In summary, the experiment engine will process each category of operations as follows:
- Pattern post-operations
- Pattern results operations
- Hough pre-operations
- Hough operation
- Hough post-operations
- Hough results operations
- Peak detection pre-operations
A description and an example of a potential operation is given for each category in the following table:
|1||Pattern||Post||Process the diffraction pattern after it being loaded||Selecting the region of interest|
|2||Pattern||Results||Compute results from the diffraction pattern||Quality index using the pixels average|
|3||Hough||Pre||Process the diffraction pattern before the Hough transform||Median|
|4||Hough||Operation||Perform the Hough transform||Hough transform with a resolution of 0.5 deg.|
|5||Hough||Post||Process the Hough transform||Truncate edges|
|6||Hough||Results||Compute results from the Hough transform||Quality index from the range of the Hough|
|7||Peak detection||Pre||Process the Hough transform prior to the peak detection||Butterfly convolution|
|8||Peak detection||Operation||Detect the peaks in the Hough transform||Top hat thresholding|
|9||Peak detection||Post||Process the detected peaks to remove unwanted peaks||Remove small peaks|
|10||Peak detection||Results||Compute results from the detected peaks||Quality index using the number of detected peaks|
|11||Peak positioning||Pre||Process detected peaks prior to their positioning||Keep only peaks of a certain shape|
|12||Peak positioning||Operation||Identify Hough peaks (position and intensity) from the detected peaks||Find the position using the local centroid of each peak|
|13||Peak positioning||Post||Process the identified Hough peaks|
|14||Peak positioning||Results||Compute results from the identified Hough peaks||Image quality index|
|15||Indexing||Pre||Process the Hough peaks before the indexing||Select most intense peaks|
|16||Indexing||Operation||Index the Hough peaks to potential solutions (phase and orientation)||Automated indexing from Krieger Lassen|
|17||Indexing||Post||Process the solutions to find the best one||Lowest misfit|
|18||Indexing||Results||Save orientation and phase of the solution||Euler angles|
Each category is defined by a distinct set of inputs and outputs. A summary of each category is given in the following table.

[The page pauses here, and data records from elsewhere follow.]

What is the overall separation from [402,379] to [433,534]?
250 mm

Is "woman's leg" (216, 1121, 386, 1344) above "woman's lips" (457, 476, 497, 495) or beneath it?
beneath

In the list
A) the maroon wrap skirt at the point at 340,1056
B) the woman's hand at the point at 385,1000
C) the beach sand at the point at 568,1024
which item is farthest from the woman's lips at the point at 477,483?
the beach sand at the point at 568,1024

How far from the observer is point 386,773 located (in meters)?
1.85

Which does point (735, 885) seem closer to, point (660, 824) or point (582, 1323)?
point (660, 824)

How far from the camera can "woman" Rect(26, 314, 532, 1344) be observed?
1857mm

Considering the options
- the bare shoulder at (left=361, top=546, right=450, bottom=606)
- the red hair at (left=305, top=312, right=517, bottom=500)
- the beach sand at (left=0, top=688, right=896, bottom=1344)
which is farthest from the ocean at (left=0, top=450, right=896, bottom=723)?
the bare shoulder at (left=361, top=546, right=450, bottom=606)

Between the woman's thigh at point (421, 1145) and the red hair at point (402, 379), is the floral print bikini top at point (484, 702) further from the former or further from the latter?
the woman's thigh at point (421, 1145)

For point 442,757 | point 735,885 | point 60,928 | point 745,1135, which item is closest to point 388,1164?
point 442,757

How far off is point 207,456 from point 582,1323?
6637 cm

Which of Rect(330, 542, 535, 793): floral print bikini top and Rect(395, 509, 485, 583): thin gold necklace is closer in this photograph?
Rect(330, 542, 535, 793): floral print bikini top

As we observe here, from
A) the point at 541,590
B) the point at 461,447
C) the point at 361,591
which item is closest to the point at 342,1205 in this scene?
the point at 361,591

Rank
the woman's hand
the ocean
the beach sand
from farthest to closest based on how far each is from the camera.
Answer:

|2||Pattern||Results||ByteMap||array of byte or float|
|6||Hough||Results||HoughMap||array of byte or float|
|10||Peak detection||Results||BinMap||array of byte or float|
|12||Peak positioning||Operation||BinMap and HoughMap||array of Hough peak|
|13||Peak positioning||Post||array of Hough peak||array of Hough peak|
|14||Peak positioning||Results||array of Hough peak||array of byte or float|
|15||Indexing||Pre||array of Hough peak||array of Hough peak|
|16||Indexing||Operation||array of Hough peak||array of Solution|
|17||Indexing||Post||array of Solution||array of Solution|
|18||Indexing||Results||array of Solution||array of byte or float|
All the outputs of the experiment engine are saved in an EbsdMMap. In short, a multimap is a container of many maps, all sharing the same image dimensions. A new map is created for each result. For example, the image quality is saved in a RealMap and the orientation (given as a quaternion is saved as four RealMap, one for each coefficient of the quaternion. There is no limit or restriction on what type of results can be saved, as long as a result can be expressed as a number or a set of numbers.
The dimensions (width and height) of the result maps inside the EbsdMMap depends on the size of the mapping. If only one diffraction pattern is analyzed, the maps have a 1x1 dimension.
The operations used in the experiment and their parameters are saved in a human readable and editable XML file located in the working directory.